-------- PROVIDED DATA
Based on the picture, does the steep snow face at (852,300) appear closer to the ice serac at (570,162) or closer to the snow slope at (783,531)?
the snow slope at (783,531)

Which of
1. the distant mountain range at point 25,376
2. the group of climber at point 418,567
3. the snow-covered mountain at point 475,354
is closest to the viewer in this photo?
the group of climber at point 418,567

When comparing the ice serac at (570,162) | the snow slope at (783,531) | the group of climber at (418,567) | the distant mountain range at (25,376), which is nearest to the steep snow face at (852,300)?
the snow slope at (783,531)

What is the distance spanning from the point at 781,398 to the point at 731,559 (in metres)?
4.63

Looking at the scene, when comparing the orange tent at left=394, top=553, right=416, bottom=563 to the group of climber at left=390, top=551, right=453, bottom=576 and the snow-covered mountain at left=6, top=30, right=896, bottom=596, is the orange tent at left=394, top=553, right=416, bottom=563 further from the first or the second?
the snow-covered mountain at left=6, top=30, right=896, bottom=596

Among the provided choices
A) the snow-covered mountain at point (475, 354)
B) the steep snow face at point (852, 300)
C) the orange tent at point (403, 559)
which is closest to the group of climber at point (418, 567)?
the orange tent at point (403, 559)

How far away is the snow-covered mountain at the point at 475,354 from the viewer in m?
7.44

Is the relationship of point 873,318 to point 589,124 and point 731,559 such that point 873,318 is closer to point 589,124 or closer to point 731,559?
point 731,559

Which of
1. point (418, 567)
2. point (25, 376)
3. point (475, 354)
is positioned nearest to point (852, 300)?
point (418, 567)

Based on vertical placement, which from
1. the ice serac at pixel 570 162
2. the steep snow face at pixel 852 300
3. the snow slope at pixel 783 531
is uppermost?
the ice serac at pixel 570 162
----------------
-------- PROVIDED DATA
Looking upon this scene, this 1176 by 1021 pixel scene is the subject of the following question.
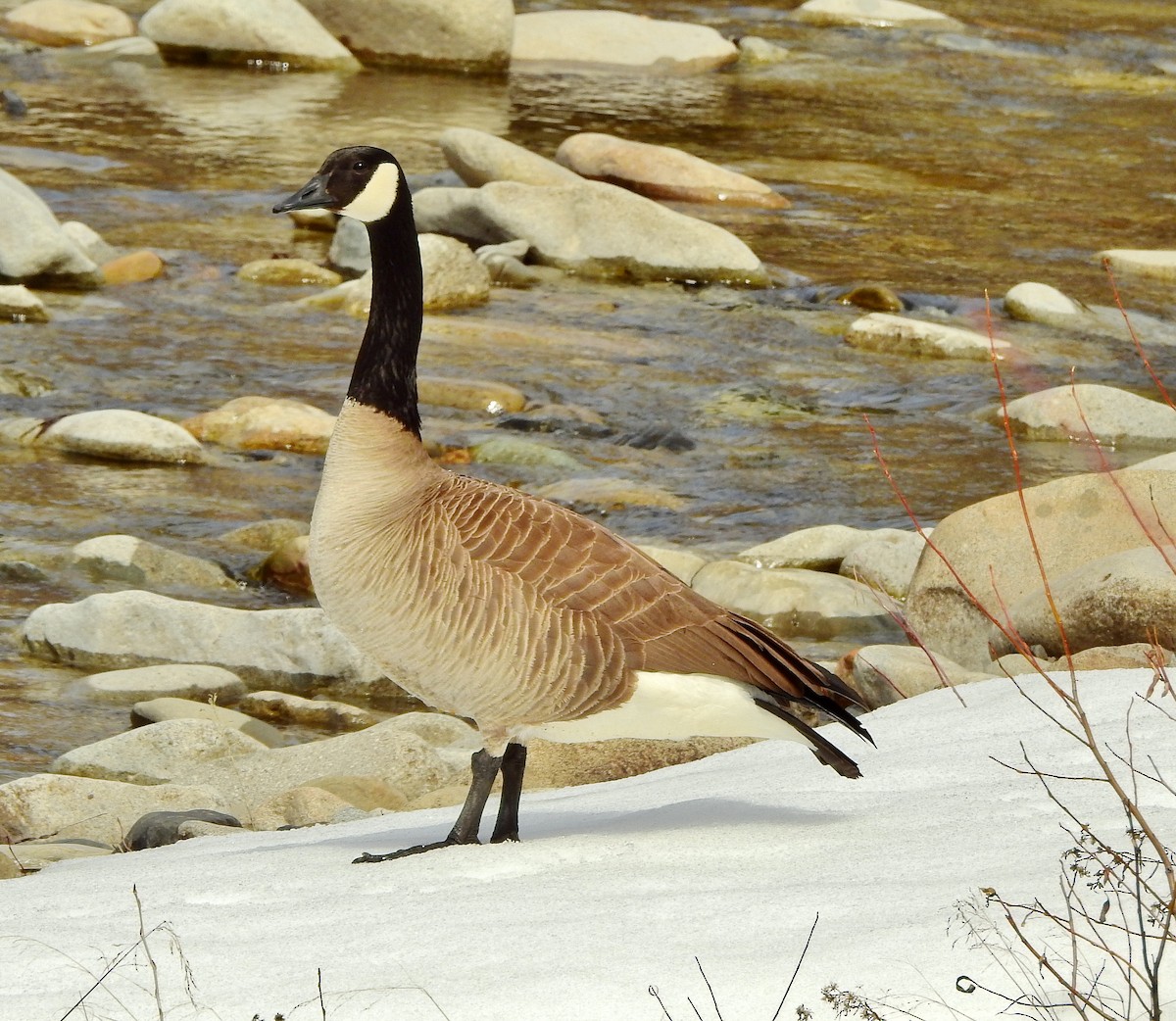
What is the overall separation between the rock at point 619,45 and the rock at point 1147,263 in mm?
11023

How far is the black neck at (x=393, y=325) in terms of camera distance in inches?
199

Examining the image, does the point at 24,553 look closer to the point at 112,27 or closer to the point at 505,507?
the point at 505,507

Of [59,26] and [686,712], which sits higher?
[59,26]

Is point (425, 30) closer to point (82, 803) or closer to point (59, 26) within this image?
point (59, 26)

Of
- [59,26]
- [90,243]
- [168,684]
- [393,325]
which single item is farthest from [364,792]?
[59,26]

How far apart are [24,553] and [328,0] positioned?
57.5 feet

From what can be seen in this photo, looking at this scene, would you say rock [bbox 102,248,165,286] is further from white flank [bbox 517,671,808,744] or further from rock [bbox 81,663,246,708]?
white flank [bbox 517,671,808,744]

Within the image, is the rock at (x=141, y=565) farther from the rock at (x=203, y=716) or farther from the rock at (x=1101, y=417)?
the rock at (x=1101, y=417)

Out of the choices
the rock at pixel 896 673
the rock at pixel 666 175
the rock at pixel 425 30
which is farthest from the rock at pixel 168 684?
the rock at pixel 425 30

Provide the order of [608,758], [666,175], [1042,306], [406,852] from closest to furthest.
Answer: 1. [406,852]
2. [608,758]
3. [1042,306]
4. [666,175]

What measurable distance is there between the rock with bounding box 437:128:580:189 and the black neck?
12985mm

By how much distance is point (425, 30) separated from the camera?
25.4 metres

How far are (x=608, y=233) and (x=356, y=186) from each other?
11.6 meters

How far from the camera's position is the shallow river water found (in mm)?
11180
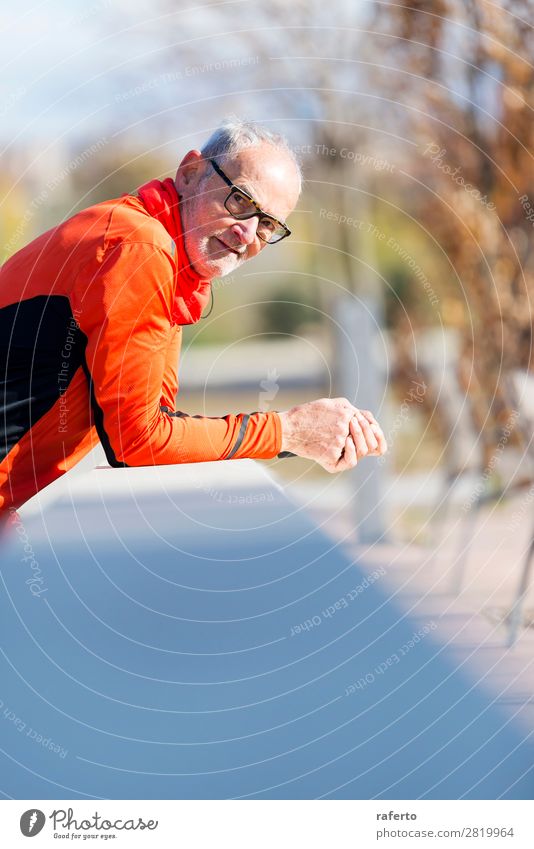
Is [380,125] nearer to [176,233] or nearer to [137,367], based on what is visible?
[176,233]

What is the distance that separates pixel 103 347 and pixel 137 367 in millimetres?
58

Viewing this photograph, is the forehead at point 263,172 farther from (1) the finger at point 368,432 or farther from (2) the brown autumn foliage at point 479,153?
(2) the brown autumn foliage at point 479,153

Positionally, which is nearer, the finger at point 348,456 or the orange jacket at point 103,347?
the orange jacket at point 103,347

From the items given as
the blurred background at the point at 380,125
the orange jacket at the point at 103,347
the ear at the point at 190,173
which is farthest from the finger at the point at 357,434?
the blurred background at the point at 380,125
----------------
-------- PROVIDED DATA
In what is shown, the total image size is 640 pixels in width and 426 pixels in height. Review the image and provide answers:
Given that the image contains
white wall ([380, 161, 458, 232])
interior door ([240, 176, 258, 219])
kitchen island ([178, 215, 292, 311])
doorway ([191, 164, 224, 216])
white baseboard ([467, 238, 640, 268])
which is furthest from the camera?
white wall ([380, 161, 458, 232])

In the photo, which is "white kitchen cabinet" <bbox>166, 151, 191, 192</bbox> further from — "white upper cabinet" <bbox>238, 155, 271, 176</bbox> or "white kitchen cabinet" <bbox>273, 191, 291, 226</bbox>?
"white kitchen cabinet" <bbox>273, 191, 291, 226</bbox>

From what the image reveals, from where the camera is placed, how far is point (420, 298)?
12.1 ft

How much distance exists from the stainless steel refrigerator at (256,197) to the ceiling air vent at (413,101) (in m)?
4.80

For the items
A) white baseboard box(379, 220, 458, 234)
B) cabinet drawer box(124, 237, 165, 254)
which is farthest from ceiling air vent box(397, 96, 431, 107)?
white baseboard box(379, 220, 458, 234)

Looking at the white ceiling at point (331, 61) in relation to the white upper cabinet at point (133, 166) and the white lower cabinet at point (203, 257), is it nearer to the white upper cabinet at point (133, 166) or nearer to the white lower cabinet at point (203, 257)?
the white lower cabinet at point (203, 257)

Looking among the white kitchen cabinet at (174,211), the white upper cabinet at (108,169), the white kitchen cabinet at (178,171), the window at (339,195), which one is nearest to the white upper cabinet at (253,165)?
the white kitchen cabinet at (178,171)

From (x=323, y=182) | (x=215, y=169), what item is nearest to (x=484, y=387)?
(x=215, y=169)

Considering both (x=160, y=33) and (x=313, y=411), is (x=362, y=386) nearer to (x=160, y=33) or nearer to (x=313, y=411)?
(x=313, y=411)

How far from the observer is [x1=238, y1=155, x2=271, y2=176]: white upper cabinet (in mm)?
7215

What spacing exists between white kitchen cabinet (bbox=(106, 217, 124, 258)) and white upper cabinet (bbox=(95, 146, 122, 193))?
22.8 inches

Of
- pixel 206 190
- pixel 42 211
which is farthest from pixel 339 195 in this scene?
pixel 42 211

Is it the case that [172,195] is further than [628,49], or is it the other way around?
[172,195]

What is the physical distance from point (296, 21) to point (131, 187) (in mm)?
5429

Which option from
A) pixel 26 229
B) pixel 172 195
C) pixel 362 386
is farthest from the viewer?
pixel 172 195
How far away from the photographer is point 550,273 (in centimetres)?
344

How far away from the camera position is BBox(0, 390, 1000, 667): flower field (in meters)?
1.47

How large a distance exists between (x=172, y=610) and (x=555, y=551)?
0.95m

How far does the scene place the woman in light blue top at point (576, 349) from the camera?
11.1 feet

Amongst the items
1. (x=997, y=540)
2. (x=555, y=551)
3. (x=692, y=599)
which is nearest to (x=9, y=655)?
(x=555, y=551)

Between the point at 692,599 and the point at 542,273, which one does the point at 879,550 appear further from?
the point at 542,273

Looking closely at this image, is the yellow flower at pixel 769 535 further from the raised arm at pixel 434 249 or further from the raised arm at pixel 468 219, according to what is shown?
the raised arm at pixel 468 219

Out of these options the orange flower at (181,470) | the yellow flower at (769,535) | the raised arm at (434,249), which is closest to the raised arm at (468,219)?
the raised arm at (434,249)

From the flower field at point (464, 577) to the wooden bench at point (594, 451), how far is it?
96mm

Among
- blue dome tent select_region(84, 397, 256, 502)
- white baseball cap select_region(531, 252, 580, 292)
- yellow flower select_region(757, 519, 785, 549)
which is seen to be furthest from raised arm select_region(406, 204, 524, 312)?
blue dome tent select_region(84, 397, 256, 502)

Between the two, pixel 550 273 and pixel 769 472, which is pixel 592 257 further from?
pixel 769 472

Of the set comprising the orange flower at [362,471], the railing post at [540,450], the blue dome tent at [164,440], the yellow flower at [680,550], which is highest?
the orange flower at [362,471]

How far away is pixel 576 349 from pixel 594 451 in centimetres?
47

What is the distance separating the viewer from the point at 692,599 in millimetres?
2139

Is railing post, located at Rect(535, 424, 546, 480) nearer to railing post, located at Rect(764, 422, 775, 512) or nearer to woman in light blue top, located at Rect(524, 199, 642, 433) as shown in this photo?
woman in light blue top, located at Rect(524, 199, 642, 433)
----------------
__CHALLENGE__
From the stored entries above, select each line that contains the string "items", treating uppercase and lowercase as different, and copy those lines out.

__WRITTEN ANSWER__
From the items given as
For the items
Amongst the items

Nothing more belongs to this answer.